- [Text passage]:
------

In assuming human nature, Christ did more than to take on our flesh. He also entered our history. A sinless Christ could have come among us without a prior story, without a family, but instead Christ comes to us as a son, as one who emerges from a loving and nurturing household.  
 
Christian doctrines are culled from history, not nature. All are rooted in the resurrection of Christ, when history rewrote the known laws of nature. The dogma of the Immaculate Conception—that Mary was conceived without original sin—is an implication of that event. Christ’s resurrection runs both forward and backward in time. It alters the meaning of both. It changed Mary’s destiny, even before her birth.  
 
Blessed be the God and Father of our Lord Jesus Christ, who has blessed us in Christ with every spiritual blessing in the heavens, as he chose us in him, before the foundation of the world, to be holy and without blemish before him (Eph 1: 3-4).

------

Spatial question entries
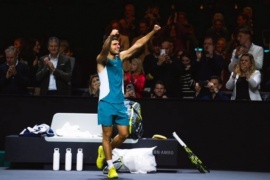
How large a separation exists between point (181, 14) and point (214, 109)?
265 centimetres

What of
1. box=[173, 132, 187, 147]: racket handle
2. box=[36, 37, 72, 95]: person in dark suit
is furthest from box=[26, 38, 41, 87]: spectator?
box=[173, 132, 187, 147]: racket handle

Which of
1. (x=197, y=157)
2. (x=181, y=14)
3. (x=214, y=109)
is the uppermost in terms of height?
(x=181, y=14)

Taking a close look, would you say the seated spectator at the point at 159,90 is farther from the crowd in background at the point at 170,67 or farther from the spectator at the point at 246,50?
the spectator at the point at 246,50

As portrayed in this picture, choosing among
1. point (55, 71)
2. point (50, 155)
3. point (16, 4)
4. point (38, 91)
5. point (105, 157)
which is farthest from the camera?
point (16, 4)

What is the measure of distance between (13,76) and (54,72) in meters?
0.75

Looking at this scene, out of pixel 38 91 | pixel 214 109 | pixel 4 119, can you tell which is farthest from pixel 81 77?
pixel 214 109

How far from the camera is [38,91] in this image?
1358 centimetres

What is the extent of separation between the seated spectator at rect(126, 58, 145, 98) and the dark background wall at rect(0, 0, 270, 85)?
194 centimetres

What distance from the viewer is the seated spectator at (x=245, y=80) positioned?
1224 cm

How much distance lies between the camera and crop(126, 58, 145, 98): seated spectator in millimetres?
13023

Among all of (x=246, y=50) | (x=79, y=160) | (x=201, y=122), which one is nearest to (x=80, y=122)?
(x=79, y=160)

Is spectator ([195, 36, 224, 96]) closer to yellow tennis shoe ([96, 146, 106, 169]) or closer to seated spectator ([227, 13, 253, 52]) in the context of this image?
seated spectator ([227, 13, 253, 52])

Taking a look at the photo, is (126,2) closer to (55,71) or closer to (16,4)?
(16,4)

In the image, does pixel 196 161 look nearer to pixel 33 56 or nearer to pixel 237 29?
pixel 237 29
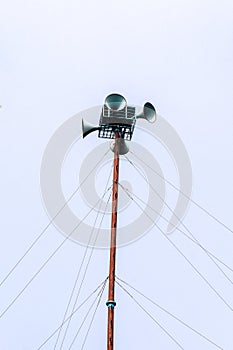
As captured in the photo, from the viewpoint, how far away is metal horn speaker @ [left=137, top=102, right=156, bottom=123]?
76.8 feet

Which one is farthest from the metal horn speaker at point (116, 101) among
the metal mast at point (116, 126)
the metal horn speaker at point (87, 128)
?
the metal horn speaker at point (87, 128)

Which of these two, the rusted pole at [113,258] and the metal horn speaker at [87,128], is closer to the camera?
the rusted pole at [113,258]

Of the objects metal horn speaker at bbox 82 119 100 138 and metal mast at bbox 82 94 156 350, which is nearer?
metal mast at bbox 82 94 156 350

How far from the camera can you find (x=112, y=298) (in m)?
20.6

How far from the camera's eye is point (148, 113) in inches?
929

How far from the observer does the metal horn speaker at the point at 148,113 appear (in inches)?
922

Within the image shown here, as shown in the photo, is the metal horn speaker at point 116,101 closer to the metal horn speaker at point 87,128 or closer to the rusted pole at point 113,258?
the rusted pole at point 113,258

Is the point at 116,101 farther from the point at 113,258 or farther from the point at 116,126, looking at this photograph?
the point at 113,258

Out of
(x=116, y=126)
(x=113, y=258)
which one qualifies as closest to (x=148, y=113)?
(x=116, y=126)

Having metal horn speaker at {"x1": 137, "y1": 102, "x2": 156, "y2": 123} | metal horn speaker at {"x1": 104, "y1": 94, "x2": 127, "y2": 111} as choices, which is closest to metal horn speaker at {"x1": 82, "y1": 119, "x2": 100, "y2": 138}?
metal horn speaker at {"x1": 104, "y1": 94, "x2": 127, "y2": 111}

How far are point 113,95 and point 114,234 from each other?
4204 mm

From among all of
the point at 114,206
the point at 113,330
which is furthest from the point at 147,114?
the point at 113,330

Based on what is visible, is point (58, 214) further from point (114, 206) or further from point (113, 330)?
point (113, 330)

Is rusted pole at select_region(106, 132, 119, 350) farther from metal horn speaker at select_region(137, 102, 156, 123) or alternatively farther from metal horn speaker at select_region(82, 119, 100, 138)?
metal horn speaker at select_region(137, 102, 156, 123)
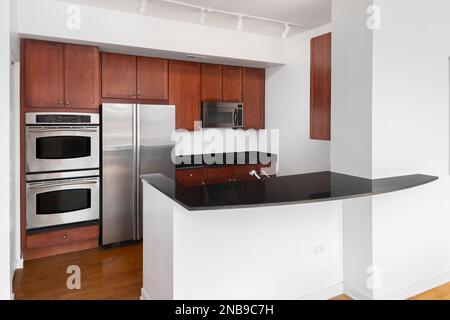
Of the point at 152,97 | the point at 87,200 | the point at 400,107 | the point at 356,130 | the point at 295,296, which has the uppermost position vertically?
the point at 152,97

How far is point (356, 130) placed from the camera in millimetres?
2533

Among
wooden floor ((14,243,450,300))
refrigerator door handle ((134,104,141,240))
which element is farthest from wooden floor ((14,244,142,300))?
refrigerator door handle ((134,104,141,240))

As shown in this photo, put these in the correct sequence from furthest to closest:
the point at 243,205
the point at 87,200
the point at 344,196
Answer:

------

- [Request 1]:
Answer these questions from the Immaculate Conception passage:
(a) According to the passage, where are Christian doctrines culled from?
(b) What did Christ's resurrection change, even before her birth?
(c) In the quoted verse, what were we chosen to be before him?
- [Request 2]: Please output the part of the Immaculate Conception passage between "Christian doctrines are" and "(Eph 1: 3-4).", inclusive.
- [Request 3]: Write the next part of the Immaculate Conception passage, picking up after its final sentence.

- [Task output 1]:
(a) From history, not nature.
(b) Mary's destiny.
(c) Holy and without blemish.

- [Task output 2]:
Christian doctrines are culled from history, not nature. All are rooted in the resurrection of Christ, when history rewrote the known laws of nature. The dogma of the Immaculate Conception—that Mary was conceived without original sin—is an implication of that event. Christ’s resurrection runs both forward and backward in time. It alters the meaning of both. It changed Mary’s destiny, even before her birth.  
 
Blessed be the God and Father of our Lord Jesus Christ, who has blessed us in Christ with every spiritual blessing in the heavens, as he chose us in him, before the foundation of the world, to be holy and without blemish before him (Eph 1: 3-4).

- [Task output 3]:
But if Mary was given the grace to be free from sin in order to be the Mother of God, why not her parents, why not Joseph? Why not an unsullied line descending from the patriarchs? Because the sorry story of humanity assures us that sin did reign before Christ, that it was unbroken and relentless.  
 
The sinless Christ is God’s great new initiative, and Mary is the sole spot in creation that offers a completely sinless response. Christ possessed two natures, divine and human. The divine could not sin; the human did not. Both are God’s initiative among us. Mary possesses only our own human nature, but grace transformed her nature, just as it rewrote her history. Mary is humanity’s first and flawless response to Christ.  
 
We want the very best for our children. We want their futures to be bright and unsullied, yet we know that no amount of swaddling can make guarantee of that. Only grace can. In Mary, we see the single soul that perfectly received the grace of the Son. In this woman, history rewrote our fallen nature.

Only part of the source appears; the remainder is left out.